By displaying water molecule mobility (Brownian motion), DWI is considered as a functional imaging technique, permitting the quantitative evaluation of tumor tissues with ADC value. Theoretically, as a result of high cell densities and abundant cellular membranes, the movement of water molecule in cancer tissues is restricted on DWI images and then, the derived ADC value should be generally lower in malignant disease than in benign or healthy tissue [8, 24]. Many studies have reported ADC value could help to distinguish ovarian malignant lesions from benign conditions on both 1.5 T [25,26,27] and 3.0 T MR system [28, 29]. In one study, the authors reported that the mean ADC value of OGCT was 1000 ± 120 × 10− 3 s/m2 in their three cases with a 1.5 T MR machine using the same b value [30], which is higher than our results(817 ± 144 × 10− 3 s/m2). As for MR imaging, sometimes, OGCT need to be differentiated with fibrothecoma and ligamental myoma. Our results show that the mean ADC value of OGCT is lower than OSC with statistically significant difference. The similar results is not reported in previously published studies. However, owing to the limited reported cases, the comparative ADC value should be concluded in the large cohort data. If combining the ADC value, MRI yield a sensitivity of 95.0% and a specificity of 94.1% in diagnosis of OGCT, higher than with conventional MRI reading session alone. Our findings demonstrate that there is an overlap in the ADC value between OGCT and fibroma and fibrothecoma; however, there is no overlap observed between OGCT and SST. The possible reason may be that cystic changes often occur in the large tumor in both OGCT and fibrothecoma, resulting in a wide range of measurable ADC values.

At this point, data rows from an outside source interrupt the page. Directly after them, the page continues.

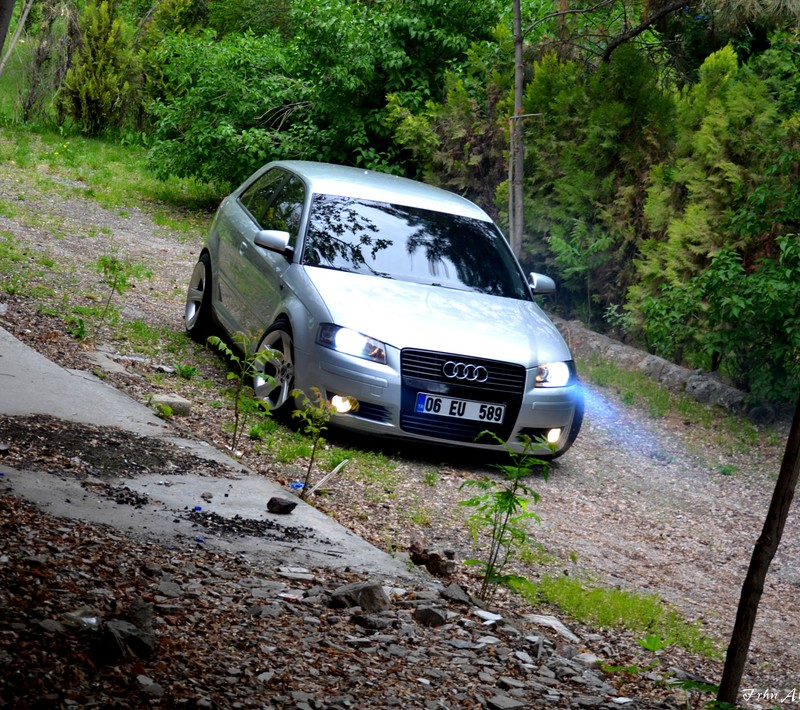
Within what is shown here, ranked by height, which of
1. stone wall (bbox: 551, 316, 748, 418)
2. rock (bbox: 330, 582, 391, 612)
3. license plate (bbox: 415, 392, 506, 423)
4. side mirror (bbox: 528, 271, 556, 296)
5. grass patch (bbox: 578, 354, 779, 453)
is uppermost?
side mirror (bbox: 528, 271, 556, 296)

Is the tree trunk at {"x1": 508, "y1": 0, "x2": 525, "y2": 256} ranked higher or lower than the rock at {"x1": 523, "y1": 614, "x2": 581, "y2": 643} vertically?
higher

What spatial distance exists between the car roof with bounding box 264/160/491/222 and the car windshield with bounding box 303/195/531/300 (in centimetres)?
9

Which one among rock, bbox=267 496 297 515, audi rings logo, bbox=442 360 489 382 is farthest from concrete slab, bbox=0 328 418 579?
audi rings logo, bbox=442 360 489 382

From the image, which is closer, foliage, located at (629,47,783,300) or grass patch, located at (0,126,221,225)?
foliage, located at (629,47,783,300)

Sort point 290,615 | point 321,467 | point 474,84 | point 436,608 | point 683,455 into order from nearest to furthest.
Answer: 1. point 290,615
2. point 436,608
3. point 321,467
4. point 683,455
5. point 474,84

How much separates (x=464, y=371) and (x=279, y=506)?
2301 mm

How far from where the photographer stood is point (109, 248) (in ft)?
Answer: 45.2

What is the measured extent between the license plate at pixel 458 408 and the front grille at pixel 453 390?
26 millimetres

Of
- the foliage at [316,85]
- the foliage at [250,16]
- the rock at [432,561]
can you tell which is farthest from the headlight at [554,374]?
the foliage at [250,16]

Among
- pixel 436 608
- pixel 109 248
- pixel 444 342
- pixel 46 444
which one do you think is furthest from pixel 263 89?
pixel 436 608

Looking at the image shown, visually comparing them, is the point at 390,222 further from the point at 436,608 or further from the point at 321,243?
the point at 436,608

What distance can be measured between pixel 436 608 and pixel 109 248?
1033 centimetres

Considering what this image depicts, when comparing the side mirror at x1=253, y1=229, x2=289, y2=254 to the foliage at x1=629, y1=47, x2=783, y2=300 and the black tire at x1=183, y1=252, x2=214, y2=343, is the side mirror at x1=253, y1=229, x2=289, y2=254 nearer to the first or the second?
the black tire at x1=183, y1=252, x2=214, y2=343

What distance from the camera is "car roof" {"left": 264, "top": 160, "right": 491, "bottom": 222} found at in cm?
864
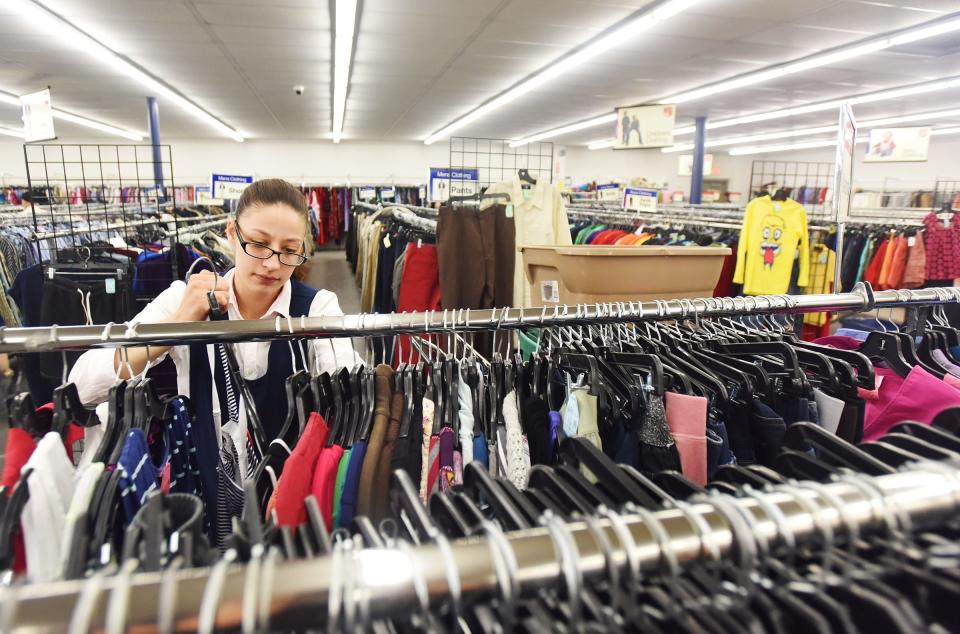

There are several limitations to this study. First, we retrieved MR reports with suggested OGCT and OSC diagnosis on PACS system (within 6 years) and then, compared the MR results with pathological reports case by case. We do believe some cases may be missed for those not mentioned on MRI reports. So, the limited study samples in both OGCT and OSC group might have influenced the final results. Second, the ADC value was manually measured on the selected area based on individual habits. Standardization in measurement may influence the final results. Third, our study is based on 1.5 T MRI system while 3.0 T MRI has been used for a decade. Owing to the variable selected b – value on DWI images and the limited case studies on 3.0 T, we cannot compare the ADC value between these two modalities. However, for fibrothecoma, the mean ADC value do not differ with the results reported by our previous study with 3.0 T [31]. Studies with more OGCT samples on 3.0 T unit still be needed to determine the true differences in the future.

Conclusion

In conclusion, MRI could provide useful information in accurately diagnosing OGCT. The heterogeneous signal intensity on both T1WI and T2WI and high signal intensity on DWI images are more suggestive of OGCT diagnosis. ADC value might be useful in differentiating OGCT from OSC.